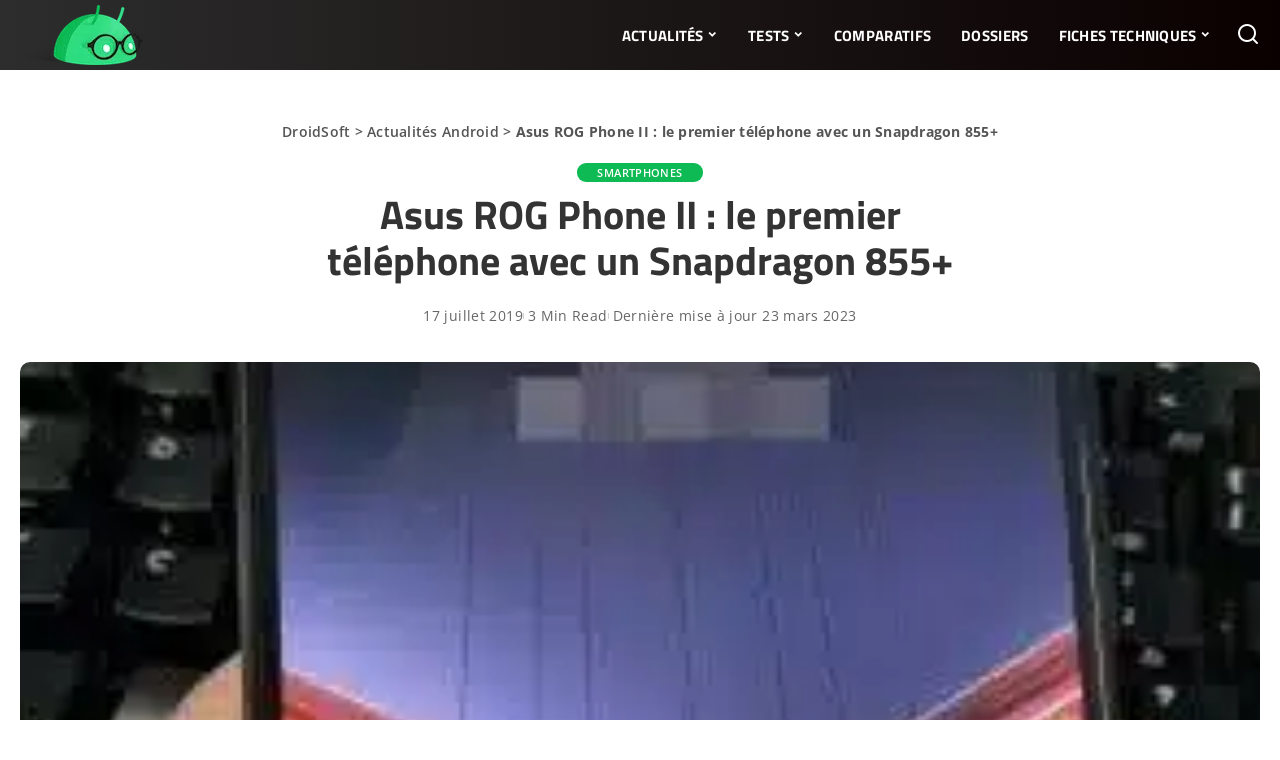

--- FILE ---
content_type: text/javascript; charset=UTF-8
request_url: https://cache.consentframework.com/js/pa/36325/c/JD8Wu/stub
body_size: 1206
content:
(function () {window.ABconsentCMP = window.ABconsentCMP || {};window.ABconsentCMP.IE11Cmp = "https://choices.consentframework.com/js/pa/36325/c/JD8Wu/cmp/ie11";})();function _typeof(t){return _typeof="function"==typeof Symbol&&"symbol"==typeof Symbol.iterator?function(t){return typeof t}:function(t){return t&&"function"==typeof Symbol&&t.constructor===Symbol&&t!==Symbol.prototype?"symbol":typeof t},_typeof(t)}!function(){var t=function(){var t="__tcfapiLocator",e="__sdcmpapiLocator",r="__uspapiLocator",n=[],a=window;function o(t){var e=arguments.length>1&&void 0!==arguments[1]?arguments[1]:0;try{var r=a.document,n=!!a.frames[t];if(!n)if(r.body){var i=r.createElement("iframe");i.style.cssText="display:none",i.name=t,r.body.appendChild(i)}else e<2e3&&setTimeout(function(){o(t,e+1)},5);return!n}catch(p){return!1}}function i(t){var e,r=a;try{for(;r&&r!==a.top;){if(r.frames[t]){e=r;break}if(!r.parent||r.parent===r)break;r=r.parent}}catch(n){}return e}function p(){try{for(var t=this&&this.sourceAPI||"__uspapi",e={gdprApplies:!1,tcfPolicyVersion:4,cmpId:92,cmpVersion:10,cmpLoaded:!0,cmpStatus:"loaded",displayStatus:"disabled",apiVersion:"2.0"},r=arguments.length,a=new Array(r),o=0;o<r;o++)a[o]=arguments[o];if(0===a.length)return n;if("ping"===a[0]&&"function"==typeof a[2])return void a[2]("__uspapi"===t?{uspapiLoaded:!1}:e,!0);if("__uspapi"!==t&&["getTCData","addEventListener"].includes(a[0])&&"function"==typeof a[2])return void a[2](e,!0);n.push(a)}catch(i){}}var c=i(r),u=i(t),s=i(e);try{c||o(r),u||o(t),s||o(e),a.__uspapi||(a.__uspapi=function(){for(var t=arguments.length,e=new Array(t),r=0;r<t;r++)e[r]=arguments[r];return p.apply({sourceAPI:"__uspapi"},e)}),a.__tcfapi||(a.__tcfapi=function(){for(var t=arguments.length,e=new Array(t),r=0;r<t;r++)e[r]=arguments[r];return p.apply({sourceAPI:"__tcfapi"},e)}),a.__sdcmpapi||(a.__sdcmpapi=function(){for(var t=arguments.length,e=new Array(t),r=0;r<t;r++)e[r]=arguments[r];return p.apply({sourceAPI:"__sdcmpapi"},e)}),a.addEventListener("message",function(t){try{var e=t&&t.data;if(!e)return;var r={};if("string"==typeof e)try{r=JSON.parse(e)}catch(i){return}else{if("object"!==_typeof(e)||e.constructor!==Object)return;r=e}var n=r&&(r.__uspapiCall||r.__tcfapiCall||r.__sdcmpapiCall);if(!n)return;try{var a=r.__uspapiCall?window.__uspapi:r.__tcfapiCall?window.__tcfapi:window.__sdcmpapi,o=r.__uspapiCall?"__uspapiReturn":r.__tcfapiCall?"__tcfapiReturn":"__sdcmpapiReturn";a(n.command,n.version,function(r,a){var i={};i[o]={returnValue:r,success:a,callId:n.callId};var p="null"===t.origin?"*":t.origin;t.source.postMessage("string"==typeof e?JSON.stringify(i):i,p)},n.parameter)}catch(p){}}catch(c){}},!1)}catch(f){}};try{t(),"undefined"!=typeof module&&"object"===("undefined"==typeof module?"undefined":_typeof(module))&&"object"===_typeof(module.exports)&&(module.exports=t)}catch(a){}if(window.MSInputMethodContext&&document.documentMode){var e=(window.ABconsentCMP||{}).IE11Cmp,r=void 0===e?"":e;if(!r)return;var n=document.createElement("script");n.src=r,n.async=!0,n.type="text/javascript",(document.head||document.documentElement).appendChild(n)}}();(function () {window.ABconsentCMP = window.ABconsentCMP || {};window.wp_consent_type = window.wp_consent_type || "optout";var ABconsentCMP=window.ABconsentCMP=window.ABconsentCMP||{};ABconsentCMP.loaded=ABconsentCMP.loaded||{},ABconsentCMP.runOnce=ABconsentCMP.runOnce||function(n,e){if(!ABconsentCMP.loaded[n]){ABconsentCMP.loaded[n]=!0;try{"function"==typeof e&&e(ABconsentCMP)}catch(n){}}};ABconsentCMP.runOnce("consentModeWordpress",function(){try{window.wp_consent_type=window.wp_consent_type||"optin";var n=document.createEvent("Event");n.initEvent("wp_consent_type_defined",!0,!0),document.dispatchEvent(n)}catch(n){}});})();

____________

• [Exercise aim]: Give the listing again in full, exactly as it is, but without its images.

• [Answer]:
--- FILE ---
content_type: text/javascript; charset=UTF-8
request_url: https://cache.consentframework.com/js/pa/36325/c/JD8Wu/stub
body_size: 1206
content:
(function () {window.ABconsentCMP = window.ABconsentCMP || {};window.ABconsentCMP.IE11Cmp = "https://choices.consentframework.com/js/pa/36325/c/JD8Wu/cmp/ie11";})();function _typeof(t){return _typeof="function"==typeof Symbol&&"symbol"==typeof Symbol.iterator?function(t){return typeof t}:function(t){return t&&"function"==typeof Symbol&&t.constructor===Symbol&&t!==Symbol.prototype?"symbol":typeof t},_typeof(t)}!function(){var t=function(){var t="__tcfapiLocator",e="__sdcmpapiLocator",r="__uspapiLocator",n=[],a=window;function o(t){var e=arguments.length>1&&void 0!==arguments[1]?arguments[1]:0;try{var r=a.document,n=!!a.frames[t];if(!n)if(r.body){var i=r.createElement("iframe");i.style.cssText="display:none",i.name=t,r.body.appendChild(i)}else e<2e3&&setTimeout(function(){o(t,e+1)},5);return!n}catch(p){return!1}}function i(t){var e,r=a;try{for(;r&&r!==a.top;){if(r.frames[t]){e=r;break}if(!r.parent||r.parent===r)break;r=r.parent}}catch(n){}return e}function p(){try{for(var t=this&&this.sourceAPI||"__uspapi",e={gdprApplies:!1,tcfPolicyVersion:4,cmpId:92,cmpVersion:10,cmpLoaded:!0,cmpStatus:"loaded",displayStatus:"disabled",apiVersion:"2.0"},r=arguments.length,a=new Array(r),o=0;o<r;o++)a[o]=arguments[o];if(0===a.length)return n;if("ping"===a[0]&&"function"==typeof a[2])return void a[2]("__uspapi"===t?{uspapiLoaded:!1}:e,!0);if("__uspapi"!==t&&["getTCData","addEventListener"].includes(a[0])&&"function"==typeof a[2])return void a[2](e,!0);n.push(a)}catch(i){}}var c=i(r),u=i(t),s=i(e);try{c||o(r),u||o(t),s||o(e),a.__uspapi||(a.__uspapi=function(){for(var t=arguments.length,e=new Array(t),r=0;r<t;r++)e[r]=arguments[r];return p.apply({sourceAPI:"__uspapi"},e)}),a.__tcfapi||(a.__tcfapi=function(){for(var t=arguments.length,e=new Array(t),r=0;r<t;r++)e[r]=arguments[r];return p.apply({sourceAPI:"__tcfapi"},e)}),a.__sdcmpapi||(a.__sdcmpapi=function(){for(var t=arguments.length,e=new Array(t),r=0;r<t;r++)e[r]=arguments[r];return p.apply({sourceAPI:"__sdcmpapi"},e)}),a.addEventListener("message",function(t){try{var e=t&&t.data;if(!e)return;var r={};if("string"==typeof e)try{r=JSON.parse(e)}catch(i){return}else{if("object"!==_typeof(e)||e.constructor!==Object)return;r=e}var n=r&&(r.__uspapiCall||r.__tcfapiCall||r.__sdcmpapiCall);if(!n)return;try{var a=r.__uspapiCall?window.__uspapi:r.__tcfapiCall?window.__tcfapi:window.__sdcmpapi,o=r.__uspapiCall?"__uspapiReturn":r.__tcfapiCall?"__tcfapiReturn":"__sdcmpapiReturn";a(n.command,n.version,function(r,a){var i={};i[o]={returnValue:r,success:a,callId:n.callId};var p="null"===t.origin?"*":t.origin;t.source.postMessage("string"==typeof e?JSON.stringify(i):i,p)},n.parameter)}catch(p){}}catch(c){}},!1)}catch(f){}};try{t(),"undefined"!=typeof module&&"object"===("undefined"==typeof module?"undefined":_typeof(module))&&"object"===_typeof(module.exports)&&(module.exports=t)}catch(a){}if(window.MSInputMethodContext&&document.documentMode){var e=(window.ABconsentCMP||{}).IE11Cmp,r=void 0===e?"":e;if(!r)return;var n=document.createElement("script");n.src=r,n.async=!0,n.type="text/javascript",(document.head||document.documentElement).appendChild(n)}}();(function () {window.ABconsentCMP = window.ABconsentCMP || {};window.wp_consent_type = window.wp_consent_type || "optout";var ABconsentCMP=window.ABconsentCMP=window.ABconsentCMP||{};ABconsentCMP.loaded=ABconsentCMP.loaded||{},ABconsentCMP.runOnce=ABconsentCMP.runOnce||function(n,e){if(!ABconsentCMP.loaded[n]){ABconsentCMP.loaded[n]=!0;try{"function"==typeof e&&e(ABconsentCMP)}catch(n){}}};ABconsentCMP.runOnce("consentModeWordpress",function(){try{window.wp_consent_type=window.wp_consent_type||"optin";var n=document.createEvent("Event");n.initEvent("wp_consent_type_defined",!0,!0),document.dispatchEvent(n)}catch(n){}});})();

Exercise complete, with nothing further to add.